The policies of the affirmative action ensures that blacks and other minorities do enjoy the same opportunities like those enjoyed by the whites for promotions, salary increases, career advancement, school admissions and scholarships. Executive orders have been signed fro equal opportunity and nondiscrimination in government employments and sanctions and penalities have been put to punish those who float the rules (Office of Federal Contract Compliance Programs, OFCCP). For blacks, the door was opened to compete for jobs, promotions and education while for whites it was literally shut up. Some conservatives resented the idea that the blacks were enjoying preferential treatment and were playing the role of professional victim. Because of these laws, minorities were threatening the jobs of the whites. Liberals take the affirmative action as unjust, they always point the case of Wygant in1986 where white senior employees were laid off while blacks retained their jobs, and conservatives were pressed to impose strict quota system in the paradise case of 1987 where the Alabama Department of Public Safety did not promote any blacks but did after 12years when the Court decided that they do it (Brunner B. 2007).
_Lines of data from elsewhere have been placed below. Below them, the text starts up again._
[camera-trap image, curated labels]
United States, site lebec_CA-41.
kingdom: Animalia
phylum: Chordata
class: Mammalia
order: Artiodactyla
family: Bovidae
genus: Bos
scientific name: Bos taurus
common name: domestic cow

In a landmark ruling on the buttresses of affirmative action in 2003, the Supreme Court upheld the right of affirmative action in higher education. This was after two cases were determined, in 2000 for Gratz v. Bollinger & 2001for Grutter v. Bollinger. The first case was ruled that race can be one of the factors that that are considered when selecting students and thus "a compelling interest in obtaining the educational benefits that flow from a diverse student body." But in the second case it ruled that the formulaic approach of admission had to be modified from the point system to provide individualized consideration. In the two cases, it was ruled that although affirmative action is no longer a way of redressing past injustices, it has promoted a "compelling state interest" at all levels in society (Brunner B. 2007).
The concrete steps that have been taken by the government to and eliminate discrimination in education, employment and contracting and also try and address the past discrimination. Some famous cases like that of Brown v. Education in 1954 was a landmark ruling in that it signaled the end of racial segregation in public facilities, an opportunity for all despite the color of their skin. Affirmative action has been seen by some as a preferential treatment to these groups and has been opposed but they were reaffirmed by the Civil rights Act of 1991. Whites see this as shutting up their revenue but for blacks its opening the door for them for more opportunities as the whites. Some cases have been ruled for or against affirmative action as it has been seen that it is a complex and sensitive issue but the affirmative action has been seen as a way of leveling the playfield for minorities. Discrimination has not ended though but has significantly reduced thanks to the affirmative action which has enabled equal opportunities for all through the executive orders signed for the equal employment opportunity and non-discrimination in government employment.